Should Street Preaching Be Banned?

When it is confined to churches and mosques, I can just about abide religion. At least people have a choice whether to go to church to listen to the bullshit or not. When it comes to preaching in the street, though, I have a real and growing problem. Surely people have a right to go about their business in peace, and not to have religious dogma forced upon them by preachers yelling through microphones, demanding we all start to believe their set of myths and submit to their authority. To do that seems to me the height of arrogance; to force their views onto everyone else , shouting that we will all burn in hell if we don’t believe their baseless crap, seems utterly perverse. Such dogma has been used to trap and control people for aeons, and I find seeing it being imposed on the public in high streets and public places quite sickening.

I now think street preaching ought to be banned, especially in multicultural, multi-ethnic cities such as London. Of course, those who defend it will do so by saying they have the Freedom of speech; yet people also have a right to go shopping without being forcibly indoctrinated. What such preachers are doing is aggressive and repressive: It usurps people’s fear of death to sucker them in, so that they can be controlled and manipulated, often bribed into ‘donating’ huge sums of money. Surely this has no place in any modern society, and should be seen as the scam it is. For this to be happening on the high street, where people are forced to listen to this arrogant indoctrination, is surely sickening.

I was up in stratford recently, just for a walk. There is a huge shopping complex there, next to the olympic park. Just outside the tube station is a public square. There was quite a large group of religious zealots, all gathered around a man who was mouthing his head off about how ‘Jesus was the only way to be saved’. He was shouting very loudly indeed, so that there was no way to ignore him; he was forcing his views and beliefs onto everyone in the area. If he had been shouting about anything else, I have no doubt he would have been arrested for disturbing the peace; or even sectioned as mentally ill, given the baseless, absurd gibberish he was spouting. Yet because it was based upon Christianity, he was allowed to keep shouting, demanding that everyone believes what he did; insisting that what he said was the only ‘truth’ and that all other views were invalid; and that anyone who did not listen to him was going to suffer for eternity after they die.

As much as I believe that all views can and must be tolerated, I have a real problem with this.

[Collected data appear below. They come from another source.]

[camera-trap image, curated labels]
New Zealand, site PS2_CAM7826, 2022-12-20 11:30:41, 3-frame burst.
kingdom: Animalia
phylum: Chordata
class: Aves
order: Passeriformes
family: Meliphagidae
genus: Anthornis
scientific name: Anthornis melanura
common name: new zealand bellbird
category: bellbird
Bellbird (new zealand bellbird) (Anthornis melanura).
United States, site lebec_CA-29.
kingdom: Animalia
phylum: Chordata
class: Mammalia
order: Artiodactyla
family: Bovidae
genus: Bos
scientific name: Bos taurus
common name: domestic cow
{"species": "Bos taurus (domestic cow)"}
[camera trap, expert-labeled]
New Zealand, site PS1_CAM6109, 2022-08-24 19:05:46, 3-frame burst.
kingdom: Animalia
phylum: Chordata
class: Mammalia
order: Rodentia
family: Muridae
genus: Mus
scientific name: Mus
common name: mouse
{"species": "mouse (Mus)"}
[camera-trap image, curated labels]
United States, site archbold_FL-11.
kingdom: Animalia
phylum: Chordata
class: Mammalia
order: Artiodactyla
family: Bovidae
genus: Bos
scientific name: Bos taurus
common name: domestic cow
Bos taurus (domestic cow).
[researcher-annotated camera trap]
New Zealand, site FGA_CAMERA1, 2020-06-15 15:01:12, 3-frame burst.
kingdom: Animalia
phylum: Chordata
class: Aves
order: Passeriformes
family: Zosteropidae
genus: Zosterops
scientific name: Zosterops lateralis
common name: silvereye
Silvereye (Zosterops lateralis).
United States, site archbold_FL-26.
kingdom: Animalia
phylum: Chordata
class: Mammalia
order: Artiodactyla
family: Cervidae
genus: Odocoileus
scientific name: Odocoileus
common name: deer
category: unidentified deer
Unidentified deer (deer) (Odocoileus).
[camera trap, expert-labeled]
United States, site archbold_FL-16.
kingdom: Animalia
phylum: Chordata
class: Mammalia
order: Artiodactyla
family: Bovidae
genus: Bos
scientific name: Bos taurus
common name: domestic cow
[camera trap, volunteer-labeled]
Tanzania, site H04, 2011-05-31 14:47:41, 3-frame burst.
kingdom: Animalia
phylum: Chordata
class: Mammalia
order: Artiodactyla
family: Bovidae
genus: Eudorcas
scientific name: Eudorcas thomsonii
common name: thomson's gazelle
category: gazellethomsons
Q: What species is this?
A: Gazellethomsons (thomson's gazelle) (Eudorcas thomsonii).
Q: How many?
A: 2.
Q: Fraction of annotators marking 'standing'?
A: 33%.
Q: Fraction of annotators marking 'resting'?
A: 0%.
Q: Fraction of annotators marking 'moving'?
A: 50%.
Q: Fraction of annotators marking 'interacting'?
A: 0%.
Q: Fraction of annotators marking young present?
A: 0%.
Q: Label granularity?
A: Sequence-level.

Religion is nothing but a scam: a trap which has held people back for centuries. While it claims to give people hope and a sense of belonging, that hope is based upon nothing but a delusion, one which ensnares people, bringing them under the control of preachers so that they can be exploited. Such preachers use the fear of death, among other things, to entice people, trapping them into a baseless delusion they are never allowed to escape from; such delusions are reinforced over and over again in the name of ‘peace’ or ‘hope’, but simply act to maintain the authority of religious leaders. They cannot allow anyone to question the validity of the myths they derive their authority from, lest such authority evaporate. We see conspiracy theorists doing exactly the same things: using people’s fears to control them, entrapping them with proven falsehoods and outright lies, offering people secret knowledge which only they have access to. Why, then, is one shunned while the other is revered? If we saw someone in the high street shouting that the moon is made of cheese, 9/11 didn’t happen and that wanking makes you go blind, passers by would either ignore them or call the police.

After all, the idea that the world was created in six days by an omnipotent, omnipresent creator-being about seven thousand years ago is surely as ridiculous as the notion that the Earth is flat rather than spherical, and the idea that it is a globe is a huge hoax spun by NASA, or other inane conspiracy ‘theories’. Yet where conspiracy theorists are, these days, mostly confined to spouting utter tripe on Youtube in their increasingly desperate and laughable efforts to attract viewers, we award religious preachers the authority of teachers, doctors or politicians, despite having never been elected by anyone, or never having gone through the rigorous academic training doctors or teachers have. Just like conspiracy-spouting idiots talking bollocks about things they barely understand to people even more ignorant than they are, all preachers do is invoke a book of two-thousand year old myths which have now been widely and thoroughly discredited. Yet rather than being treated as the snakeoil-selling nutcases they so obviously are, they are addressed with titles like ‘Reverend’ or ‘Father’, and considered to be social leaders and authority figures. I’m sorry but I have a very real problem with this.

I have written about my problems with organised religion before, although I suppose I could live with it if such deceptions and delusions were kept in churches. At least then people could choose whether to go in to be indoctrinated or not, just as we can choose whether to watch Youtube videos or not. Yet I cannot accept having such nonsensical bullshit hurled at me and others in the street; being told what to think and how to behave by people speaking with such arrogance and superiority, but whose authority is derived from baseless myths. It offends me deeply: I find it aggressive and arrogant, to the extent that I cannot ignore it. Obviously there will be those who will seek to defend such activity, but they merely want to maintain their ability to indoctrinate and ensnare: to dupe others into going to church so they can be brainwashed and used, just as they have been.

I therefore want to campaign to get street preaching banned. This would outlaw everything from handing out leaflets to standing by tables offering people books to shouting at people through speakers. Anything designed to religiously indoctrinate people, to fool them into going to a particular church so that they can be brainwashed and exploited, should be against the law. Freedom of speech, thought and belief are one thing, but such activity extends far beyond that into scaring people into submitting to the control and authority of others. It is a form of attempted oppression, and must be spoken against. It’s time for this con-trick, founded upon the perpetuation of ignorance in order to maintain the authority of people who have not earned it, to end.